**Task prompt**
Can you extract, word for word, the part of the data below that opens with the line containing "Which sits further" and closes at the end of the data?

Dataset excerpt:
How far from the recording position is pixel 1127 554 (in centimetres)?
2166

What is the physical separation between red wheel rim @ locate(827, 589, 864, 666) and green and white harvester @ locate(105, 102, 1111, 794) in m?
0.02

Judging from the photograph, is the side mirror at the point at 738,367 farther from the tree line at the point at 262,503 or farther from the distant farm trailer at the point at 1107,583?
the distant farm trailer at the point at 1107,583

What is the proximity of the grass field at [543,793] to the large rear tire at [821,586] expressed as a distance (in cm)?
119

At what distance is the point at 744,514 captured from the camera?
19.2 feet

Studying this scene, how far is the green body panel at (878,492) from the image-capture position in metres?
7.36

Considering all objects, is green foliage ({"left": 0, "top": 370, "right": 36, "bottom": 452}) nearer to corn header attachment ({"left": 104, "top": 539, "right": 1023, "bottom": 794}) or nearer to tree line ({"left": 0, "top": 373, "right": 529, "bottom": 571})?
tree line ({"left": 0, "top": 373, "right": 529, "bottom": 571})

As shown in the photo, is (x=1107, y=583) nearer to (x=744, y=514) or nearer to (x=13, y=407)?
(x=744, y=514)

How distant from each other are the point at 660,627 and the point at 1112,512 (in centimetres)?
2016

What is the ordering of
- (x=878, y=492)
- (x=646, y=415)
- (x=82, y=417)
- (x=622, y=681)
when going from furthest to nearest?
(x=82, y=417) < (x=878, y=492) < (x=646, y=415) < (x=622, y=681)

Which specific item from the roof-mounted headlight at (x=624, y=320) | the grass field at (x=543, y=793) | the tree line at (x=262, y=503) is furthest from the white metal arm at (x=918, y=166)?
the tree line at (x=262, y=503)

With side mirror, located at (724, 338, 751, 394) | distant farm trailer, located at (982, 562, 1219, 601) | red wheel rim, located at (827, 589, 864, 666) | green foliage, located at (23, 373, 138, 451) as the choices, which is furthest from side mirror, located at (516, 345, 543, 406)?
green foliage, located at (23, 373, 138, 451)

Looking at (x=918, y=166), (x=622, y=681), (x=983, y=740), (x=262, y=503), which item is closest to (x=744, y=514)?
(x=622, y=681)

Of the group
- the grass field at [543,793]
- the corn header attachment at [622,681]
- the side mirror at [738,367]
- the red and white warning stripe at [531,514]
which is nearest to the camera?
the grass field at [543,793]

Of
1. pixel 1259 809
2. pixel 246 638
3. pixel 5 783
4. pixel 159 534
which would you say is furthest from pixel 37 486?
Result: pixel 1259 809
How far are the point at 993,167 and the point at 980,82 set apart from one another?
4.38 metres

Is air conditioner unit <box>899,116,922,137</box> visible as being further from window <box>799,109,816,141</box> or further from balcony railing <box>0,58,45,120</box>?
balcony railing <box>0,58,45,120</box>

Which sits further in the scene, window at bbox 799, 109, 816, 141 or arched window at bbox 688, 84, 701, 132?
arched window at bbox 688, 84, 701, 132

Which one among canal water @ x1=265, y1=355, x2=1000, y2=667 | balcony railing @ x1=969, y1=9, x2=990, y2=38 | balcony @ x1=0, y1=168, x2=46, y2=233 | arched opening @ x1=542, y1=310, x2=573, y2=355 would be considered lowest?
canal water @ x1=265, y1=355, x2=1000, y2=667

**Answer to this exercise**
Which sits further in the scene, window at bbox 799, 109, 816, 141 or arched window at bbox 688, 84, 701, 132?
arched window at bbox 688, 84, 701, 132

Which one among canal water @ x1=265, y1=355, x2=1000, y2=667 | balcony railing @ x1=969, y1=9, x2=990, y2=38 | balcony @ x1=0, y1=168, x2=46, y2=233 | arched opening @ x1=542, y1=310, x2=573, y2=355 would be considered lowest?
canal water @ x1=265, y1=355, x2=1000, y2=667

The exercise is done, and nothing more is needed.